* **Short problem 1**
In the alcohol stove thread, what is placed on top to cover the filling hole before lighting?
* **Short problem 2**
Print the LilyPond notation records that follow the thread verbatim, reproducing every line of them unchanged.

* **Extract to read**
# Alcohol stove instructions



## Deebo (Oct 27, 2012)

Ok, recent interest caused me to wanna jot down these simple insrtuctions for the alcohol stoves..
materials needed- 2 same sized aluminum cans, 1 razor knife, thumbtack. denatured alcohol, penny.
I have seen lots of mods and videos, but I can whip out one of these in about 5 minutes. Simple, fun.
space knife about 3/4 inch off work platform somehow. I use a large roll of tape, to hold knife flat and flush. rotate can to scribe and score with tip of razor knife.
seperate the bottom half. using second can, try to stretch the aluminum slightly, by inserting the can into smaller cut peice, and twisting.
now trim second can to same 3/4 inch section, you will have two half's. 
carefully, slowly, work the second peice into the first piece, it is a pain sometimes, sometimes it will just go right together. 
before trying to close completely, use thumbtack to punch a center hole in one half.
Now just slowly tap and squeeze both halfs together until it is closed.
For the "jet holes", I start at 3,6,9, 12 oclock position, poking holes, then split that up until it has 12 or 16 holes.
DONE.
for first lighting, I was timid, not using enough alcohol. Pour in about 3 tablespoons of alco.
put penny on top to cover filling hole, add another tablespoon of alco on top. 
Light, after initial flareup, i usually hold my lighter against the side of can to increase the pressure building.
Pretty simple, VERY FUN. Im a pyro. I have an added one to my gear, and have one in the truck. I carry the alco in "shooter" bottles, that way noone mistakes it for water or anything.


----------



## Deebo (Oct 27, 2012)




----------



## MikeyPrepper (Nov 29, 2012)

Love the stove idea


----------



## Titan6 (May 19, 2013)

Wow Nice... Thanks For the information and post..


----------



## Sinkhole (Nov 17, 2012)

Gives me a reason to buy canned beer for once instead of bottles. :roll:

Has anyone tried some sort of wicking material inside like cotton balls or something? I wonder how that would effect the burn rate?
Speaking of, how long does that baby burn?


----------



## wesley762 (Oct 23, 2012)

Sinkhole said:


> Gives me a reason to buy canned beer for once instead of bottles. :roll:
> 
> Has anyone tried some sort of wicking material inside like cotton balls or something? I wonder how that would effect the burn rate?

* **Entries**

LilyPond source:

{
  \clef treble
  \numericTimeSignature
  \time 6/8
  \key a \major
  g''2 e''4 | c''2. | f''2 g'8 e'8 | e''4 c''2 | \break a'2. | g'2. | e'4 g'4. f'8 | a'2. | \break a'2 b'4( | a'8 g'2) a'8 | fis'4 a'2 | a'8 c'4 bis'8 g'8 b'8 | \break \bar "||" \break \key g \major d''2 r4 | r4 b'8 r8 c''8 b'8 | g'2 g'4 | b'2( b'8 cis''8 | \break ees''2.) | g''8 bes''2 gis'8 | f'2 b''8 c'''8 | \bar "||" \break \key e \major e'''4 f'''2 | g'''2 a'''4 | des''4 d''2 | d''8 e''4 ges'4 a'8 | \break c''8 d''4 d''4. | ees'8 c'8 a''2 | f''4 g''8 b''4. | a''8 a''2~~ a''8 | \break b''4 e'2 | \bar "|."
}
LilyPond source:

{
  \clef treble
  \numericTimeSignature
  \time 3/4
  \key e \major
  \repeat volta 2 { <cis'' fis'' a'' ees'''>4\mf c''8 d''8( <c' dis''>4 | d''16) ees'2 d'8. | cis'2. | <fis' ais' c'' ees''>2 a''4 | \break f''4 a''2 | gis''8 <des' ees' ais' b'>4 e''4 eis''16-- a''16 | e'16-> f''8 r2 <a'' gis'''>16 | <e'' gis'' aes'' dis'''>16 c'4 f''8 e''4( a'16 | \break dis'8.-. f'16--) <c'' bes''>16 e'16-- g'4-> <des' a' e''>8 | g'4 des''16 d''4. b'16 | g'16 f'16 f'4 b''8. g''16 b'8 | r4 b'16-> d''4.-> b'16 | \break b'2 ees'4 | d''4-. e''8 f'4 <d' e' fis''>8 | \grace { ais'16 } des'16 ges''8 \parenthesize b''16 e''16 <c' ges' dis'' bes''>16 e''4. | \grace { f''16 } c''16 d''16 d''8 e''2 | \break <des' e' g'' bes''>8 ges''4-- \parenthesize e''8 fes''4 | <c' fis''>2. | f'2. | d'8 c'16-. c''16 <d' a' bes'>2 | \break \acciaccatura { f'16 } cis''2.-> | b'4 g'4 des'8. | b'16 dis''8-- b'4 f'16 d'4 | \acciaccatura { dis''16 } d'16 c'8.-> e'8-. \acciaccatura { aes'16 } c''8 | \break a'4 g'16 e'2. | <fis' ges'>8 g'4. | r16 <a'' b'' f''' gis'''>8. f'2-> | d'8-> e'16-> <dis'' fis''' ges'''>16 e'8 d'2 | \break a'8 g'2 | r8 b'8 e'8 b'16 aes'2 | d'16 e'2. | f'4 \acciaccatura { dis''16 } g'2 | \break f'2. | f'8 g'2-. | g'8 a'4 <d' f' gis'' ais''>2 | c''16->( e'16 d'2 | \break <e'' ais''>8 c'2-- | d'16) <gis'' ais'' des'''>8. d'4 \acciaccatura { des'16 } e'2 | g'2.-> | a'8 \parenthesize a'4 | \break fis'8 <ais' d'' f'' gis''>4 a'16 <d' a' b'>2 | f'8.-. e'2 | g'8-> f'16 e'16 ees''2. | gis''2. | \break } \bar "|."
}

* **Full output 1**
A penny.

* **Full output 2**
LilyPond source:

{
  \clef treble
  \numericTimeSignature
  \time 6/8
  \key a \major
  g''2 e''4 | c''2. | f''2 g'8 e'8 | e''4 c''2 | \break a'2. | g'2. | e'4 g'4. f'8 | a'2. | \break a'2 b'4( | a'8 g'2) a'8 | fis'4 a'2 | a'8 c'4 bis'8 g'8 b'8 | \break \bar "||" \break \key g \major d''2 r4 | r4 b'8 r8 c''8 b'8 | g'2 g'4 | b'2( b'8 cis''8 | \break ees''2.) | g''8 bes''2 gis'8 | f'2 b''8 c'''8 | \bar "||" \break \key e \major e'''4 f'''2 | g'''2 a'''4 | des''4 d''2 | d''8 e''4 ges'4 a'8 | \break c''8 d''4 d''4. | ees'8 c'8 a''2 | f''4 g''8 b''4. | a''8 a''2~~ a''8 | \break b''4 e'2 | \bar "|."
}
LilyPond source:

{
  \clef treble
  \numericTimeSignature
  \time 3/4
  \key e \major
  \repeat volta 2 { <cis'' fis'' a'' ees'''>4\mf c''8 d''8( <c' dis''>4 | d''16) ees'2 d'8. | cis'2. | <fis' ais' c'' ees''>2 a''4 | \break f''4 a''2 | gis''8 <des' ees' ais' b'>4 e''4 eis''16-- a''16 | e'16-> f''8 r2 <a'' gis'''>16 | <e'' gis'' aes'' dis'''>16 c'4 f''8 e''4( a'16 | \break dis'8.-. f'16--) <c'' bes''>16 e'16-- g'4-> <des' a' e''>8 | g'4 des''16 d''4. b'16 | g'16 f'16 f'4 b''8. g''16 b'8 | r4 b'16-> d''4.-> b'16 | \break b'2 ees'4 | d''4-. e''8 f'4 <d' e' fis''>8 | \grace { ais'16 } des'16 ges''8 \parenthesize b''16 e''16 <c' ges' dis'' bes''>16 e''4. | \grace { f''16 } c''16 d''16 d''8 e''2 | \break <des' e' g'' bes''>8 ges''4-- \parenthesize e''8 fes''4 | <c' fis''>2. | f'2. | d'8 c'16-. c''16 <d' a' bes'>2 | \break \acciaccatura { f'16 } cis''2.-> | b'4 g'4 des'8. | b'16 dis''8-- b'4 f'16 d'4 | \acciaccatura { dis''16 } d'16 c'8.-> e'8-. \acciaccatura { aes'16 } c''8 | \break a'4 g'16 e'2. | <fis' ges'>8 g'4. | r16 <a'' b'' f''' gis'''>8. f'2-> | d'8-> e'16-> <dis'' fis''' ges'''>16 e'8 d'2 | \break a'8 g'2 | r8 b'8 e'8 b'16 aes'2 | d'16 e'2. | f'4 \acciaccatura { dis''16 } g'2 | \break f'2. | f'8 g'2-. | g'8 a'4 <d' f' gis'' ais''>2 | c''16->( e'16 d'2 | \break <e'' ais''>8 c'2-- | d'16) <gis'' ais'' des'''>8. d'4 \acciaccatura { des'16 } e'2 | g'2.-> | a'8 \parenthesize a'4 | \break fis'8 <ais' d'' f'' gis''>4 a'16 <d' a' b'>2 | f'8.-. e'2 | g'8-> f'16 e'16 ees''2. | gis''2. | \break } \bar "|."
}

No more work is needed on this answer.